*Directions*
Please reproduce the stretch of the material from the line containing "From the provided options" through its final line, word for word.

*Entries shown*
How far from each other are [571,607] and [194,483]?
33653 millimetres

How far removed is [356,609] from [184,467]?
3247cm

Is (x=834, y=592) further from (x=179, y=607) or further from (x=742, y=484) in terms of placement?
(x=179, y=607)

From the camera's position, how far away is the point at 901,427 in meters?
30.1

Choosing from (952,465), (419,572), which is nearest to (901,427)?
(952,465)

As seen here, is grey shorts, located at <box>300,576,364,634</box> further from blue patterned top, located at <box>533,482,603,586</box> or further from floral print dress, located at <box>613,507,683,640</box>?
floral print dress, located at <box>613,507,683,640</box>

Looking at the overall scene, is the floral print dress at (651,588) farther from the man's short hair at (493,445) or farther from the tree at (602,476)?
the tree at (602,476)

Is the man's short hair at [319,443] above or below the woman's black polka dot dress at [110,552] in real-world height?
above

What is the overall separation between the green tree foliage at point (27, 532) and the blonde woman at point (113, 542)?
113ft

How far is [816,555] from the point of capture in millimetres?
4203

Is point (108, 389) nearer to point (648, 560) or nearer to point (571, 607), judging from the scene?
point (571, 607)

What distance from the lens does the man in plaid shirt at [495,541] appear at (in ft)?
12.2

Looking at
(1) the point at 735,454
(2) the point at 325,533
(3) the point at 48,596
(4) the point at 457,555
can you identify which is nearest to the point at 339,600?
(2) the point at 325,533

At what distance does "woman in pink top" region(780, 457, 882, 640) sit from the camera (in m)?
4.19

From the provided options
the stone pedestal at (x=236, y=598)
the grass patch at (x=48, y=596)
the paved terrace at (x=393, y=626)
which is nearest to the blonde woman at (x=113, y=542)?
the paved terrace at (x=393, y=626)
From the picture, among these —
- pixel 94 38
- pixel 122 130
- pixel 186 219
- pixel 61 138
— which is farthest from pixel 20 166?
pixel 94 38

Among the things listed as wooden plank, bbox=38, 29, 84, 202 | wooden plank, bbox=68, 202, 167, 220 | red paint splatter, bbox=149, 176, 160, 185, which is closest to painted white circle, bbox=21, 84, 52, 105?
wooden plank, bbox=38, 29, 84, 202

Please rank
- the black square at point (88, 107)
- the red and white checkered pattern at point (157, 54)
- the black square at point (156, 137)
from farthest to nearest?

*Exercise solution*
From the provided options
the stone pedestal at (x=236, y=598)
the grass patch at (x=48, y=596)
the paved terrace at (x=393, y=626)
which is nearest to the blonde woman at (x=113, y=542)?
the paved terrace at (x=393, y=626)
From the picture, among these —
- pixel 94 38
- pixel 122 130
- pixel 186 219
- pixel 61 138
— which is farthest from pixel 20 166?
pixel 94 38

Among the things listed as wooden plank, bbox=38, 29, 84, 202 | wooden plank, bbox=68, 202, 167, 220 | red paint splatter, bbox=149, 176, 160, 185, which is closest to painted white circle, bbox=21, 84, 52, 105?
wooden plank, bbox=38, 29, 84, 202

Please rank
- the black square at point (88, 107)
- the red and white checkered pattern at point (157, 54)
- the black square at point (156, 137)
from farthest to nearest?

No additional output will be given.